Objective a
Count the lines in the records below that contain the word "away", and give only that number.
— begin Document excerpt —
Stock Relationship (Edge/Relationship Set)

Each edge has only one property, i.e. the weight. The weight of an edge indicates the daily return rate similarity of the listed companies represented by the vertices (stocks) on both ends of the edge. The similarity algorithm refers to [7] and [8]: Analyze the time-series correlation of the individual stocks' daily return rate $ P_{ij} $ over a period of time (from 2014-01-01 to 2020-01-01), and define the distance between the individual stocks (i.e. the edge weight) as follows.

$ l_{ij} = \sqrt{2(1-P_{ij})} $

Through such processing, we get the range of the distance as [0,2]. That means the more distant the two stocks, the lower the correlation between their return rates.

Table 2: The edge set sample

Source vertex ID Target vertex ID Edge weight
1 2 1.4206879982683
1 4 1.37090336100054
1 6 1.39684994985333

Such a vertex set and an edge set form a graph network, which can be stored in the NebulaGraph database.
— end Document excerpt —
— begin Data listing —
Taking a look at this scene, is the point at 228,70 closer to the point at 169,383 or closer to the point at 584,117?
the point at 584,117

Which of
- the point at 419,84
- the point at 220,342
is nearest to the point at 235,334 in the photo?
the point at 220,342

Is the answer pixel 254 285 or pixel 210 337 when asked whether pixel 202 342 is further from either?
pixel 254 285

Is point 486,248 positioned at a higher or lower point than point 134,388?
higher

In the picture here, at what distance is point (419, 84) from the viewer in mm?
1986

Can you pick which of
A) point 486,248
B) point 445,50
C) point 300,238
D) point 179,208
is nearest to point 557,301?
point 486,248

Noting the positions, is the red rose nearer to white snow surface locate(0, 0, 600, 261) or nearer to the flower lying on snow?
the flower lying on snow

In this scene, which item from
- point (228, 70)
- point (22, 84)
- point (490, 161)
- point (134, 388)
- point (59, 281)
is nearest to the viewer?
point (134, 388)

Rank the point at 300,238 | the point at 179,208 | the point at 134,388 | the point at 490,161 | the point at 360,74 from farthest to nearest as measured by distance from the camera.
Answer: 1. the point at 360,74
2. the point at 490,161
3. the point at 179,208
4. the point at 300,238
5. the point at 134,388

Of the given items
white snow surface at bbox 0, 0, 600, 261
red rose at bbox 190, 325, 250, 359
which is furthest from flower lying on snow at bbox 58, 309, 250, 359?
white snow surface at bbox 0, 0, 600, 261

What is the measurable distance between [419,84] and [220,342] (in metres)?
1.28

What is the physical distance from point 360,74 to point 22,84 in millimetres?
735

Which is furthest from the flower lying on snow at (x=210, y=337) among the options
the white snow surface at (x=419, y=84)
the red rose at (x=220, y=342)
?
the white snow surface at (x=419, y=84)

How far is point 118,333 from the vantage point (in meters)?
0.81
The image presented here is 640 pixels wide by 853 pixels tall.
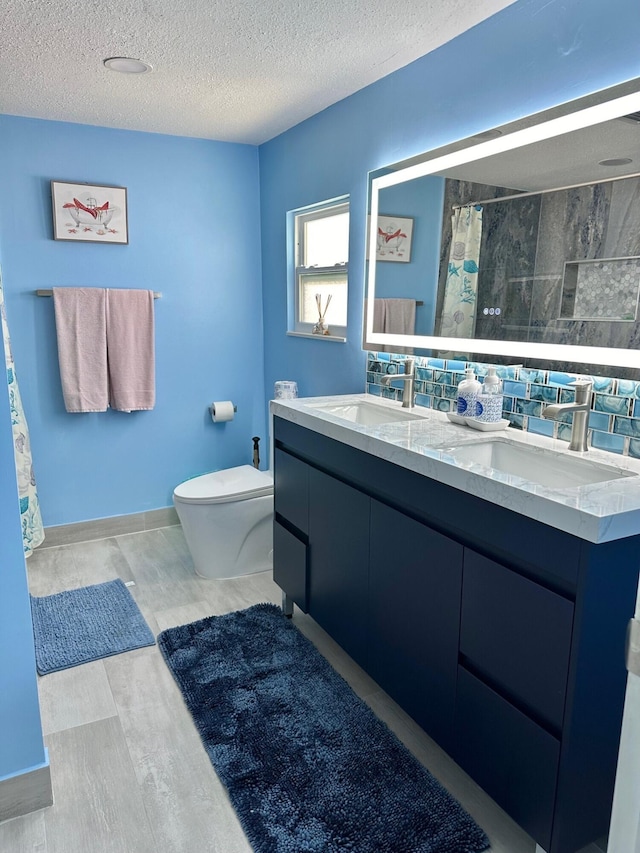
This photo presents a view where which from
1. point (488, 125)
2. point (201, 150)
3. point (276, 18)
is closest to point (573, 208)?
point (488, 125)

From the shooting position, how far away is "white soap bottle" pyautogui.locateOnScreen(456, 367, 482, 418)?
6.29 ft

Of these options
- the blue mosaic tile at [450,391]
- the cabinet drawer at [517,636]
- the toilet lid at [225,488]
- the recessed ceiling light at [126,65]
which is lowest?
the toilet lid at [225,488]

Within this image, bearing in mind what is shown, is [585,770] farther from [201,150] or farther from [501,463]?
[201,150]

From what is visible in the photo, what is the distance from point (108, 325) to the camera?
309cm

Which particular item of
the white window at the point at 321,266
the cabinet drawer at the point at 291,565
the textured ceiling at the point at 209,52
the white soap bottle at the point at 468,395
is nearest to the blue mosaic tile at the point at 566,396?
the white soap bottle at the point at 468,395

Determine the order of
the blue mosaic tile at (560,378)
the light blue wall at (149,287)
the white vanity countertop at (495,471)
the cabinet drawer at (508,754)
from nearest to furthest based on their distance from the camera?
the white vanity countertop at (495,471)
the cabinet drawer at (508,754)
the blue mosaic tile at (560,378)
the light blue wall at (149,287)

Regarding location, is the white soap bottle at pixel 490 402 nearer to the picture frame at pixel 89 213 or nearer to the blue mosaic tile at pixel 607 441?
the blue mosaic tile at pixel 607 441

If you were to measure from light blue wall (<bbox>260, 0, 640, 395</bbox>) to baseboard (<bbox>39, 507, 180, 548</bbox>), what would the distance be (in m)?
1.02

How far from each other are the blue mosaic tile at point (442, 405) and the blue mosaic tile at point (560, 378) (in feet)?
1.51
— end Data listing —
— begin Data listing —
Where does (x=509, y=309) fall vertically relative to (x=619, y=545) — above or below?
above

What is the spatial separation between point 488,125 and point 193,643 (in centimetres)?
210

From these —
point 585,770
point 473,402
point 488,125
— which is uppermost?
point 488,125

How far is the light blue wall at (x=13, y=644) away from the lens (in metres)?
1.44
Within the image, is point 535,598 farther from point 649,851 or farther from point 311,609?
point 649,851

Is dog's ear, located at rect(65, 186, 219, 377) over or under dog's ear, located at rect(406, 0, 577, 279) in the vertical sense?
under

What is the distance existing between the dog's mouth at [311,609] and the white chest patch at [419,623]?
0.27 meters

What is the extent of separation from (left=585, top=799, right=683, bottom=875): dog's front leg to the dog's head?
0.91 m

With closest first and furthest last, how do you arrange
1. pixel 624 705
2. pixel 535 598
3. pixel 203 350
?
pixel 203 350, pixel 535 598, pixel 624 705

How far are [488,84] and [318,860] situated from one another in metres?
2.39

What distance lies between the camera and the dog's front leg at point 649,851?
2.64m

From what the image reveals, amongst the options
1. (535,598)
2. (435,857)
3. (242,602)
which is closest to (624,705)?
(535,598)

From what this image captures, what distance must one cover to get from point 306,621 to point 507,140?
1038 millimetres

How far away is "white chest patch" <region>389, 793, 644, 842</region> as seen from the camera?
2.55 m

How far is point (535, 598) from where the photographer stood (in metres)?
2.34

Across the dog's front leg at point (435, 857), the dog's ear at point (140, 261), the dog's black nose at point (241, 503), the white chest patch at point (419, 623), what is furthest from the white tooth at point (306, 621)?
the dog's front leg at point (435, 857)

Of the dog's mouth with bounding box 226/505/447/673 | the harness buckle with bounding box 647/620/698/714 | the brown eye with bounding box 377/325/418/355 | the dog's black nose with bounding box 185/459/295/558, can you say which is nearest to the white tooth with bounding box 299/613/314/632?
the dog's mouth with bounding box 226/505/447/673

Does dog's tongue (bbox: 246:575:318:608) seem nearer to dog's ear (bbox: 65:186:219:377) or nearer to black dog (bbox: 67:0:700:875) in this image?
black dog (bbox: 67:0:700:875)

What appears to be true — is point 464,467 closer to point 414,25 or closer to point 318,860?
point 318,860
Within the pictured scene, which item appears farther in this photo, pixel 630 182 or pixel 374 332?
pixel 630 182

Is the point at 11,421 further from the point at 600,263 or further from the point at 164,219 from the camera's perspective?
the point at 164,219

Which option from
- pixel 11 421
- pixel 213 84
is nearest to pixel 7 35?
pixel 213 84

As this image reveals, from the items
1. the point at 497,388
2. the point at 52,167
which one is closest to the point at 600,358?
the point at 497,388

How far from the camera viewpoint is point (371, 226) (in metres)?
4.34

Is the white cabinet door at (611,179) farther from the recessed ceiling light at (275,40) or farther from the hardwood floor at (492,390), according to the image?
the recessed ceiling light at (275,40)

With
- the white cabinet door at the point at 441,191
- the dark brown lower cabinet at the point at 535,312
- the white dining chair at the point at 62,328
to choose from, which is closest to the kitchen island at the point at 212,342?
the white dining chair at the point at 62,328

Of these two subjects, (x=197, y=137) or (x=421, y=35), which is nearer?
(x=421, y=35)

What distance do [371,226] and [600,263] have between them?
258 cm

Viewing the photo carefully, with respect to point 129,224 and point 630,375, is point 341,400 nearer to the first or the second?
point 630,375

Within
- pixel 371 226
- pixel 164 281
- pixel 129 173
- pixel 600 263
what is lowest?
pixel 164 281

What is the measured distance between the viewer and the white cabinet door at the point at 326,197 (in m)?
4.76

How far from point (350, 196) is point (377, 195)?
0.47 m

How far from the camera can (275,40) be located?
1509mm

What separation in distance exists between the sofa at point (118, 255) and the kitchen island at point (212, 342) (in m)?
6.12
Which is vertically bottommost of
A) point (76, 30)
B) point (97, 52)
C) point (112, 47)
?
— end Data listing —
Objective b
Continue the excerpt above on the stock correlation graph, starting after its last sentence.

Reply a
3

Reply b
JGraphT

JGraphT is an open-source Java class library that provides not only a variety of efficient and common graph data structures but also many useful algorithms for solving the most common graph problems. The features of JGraphT are as follows:

  • Supports directed edges, undirected edges, weighted edges, non-weighted edges, etc.
  • Supports simple graphs, multigraphs, and pseudographs.
  • Provides dedicated iterators (DFS, BFS, etc.) for graph traversals.
  • Provides a large number of commonly used graph algorithms, such as path lookup, isomorphism detection, coloring, common ancestors, wandering, connectivity, matching, cycle detection, partitioning, cutting, flow, and centrality.
  • Provides easy import from/export to GraphViz. The exported GraphViz file can be applied by the visualization tool Gephi for analysis and demonstration.
  • Supports convenient graph network generating while used with tools such as JGraphX,mxGraph,and Guava Graphs Generators.

Next, let's try it out.

  1. Create a directed graph in JGraphT.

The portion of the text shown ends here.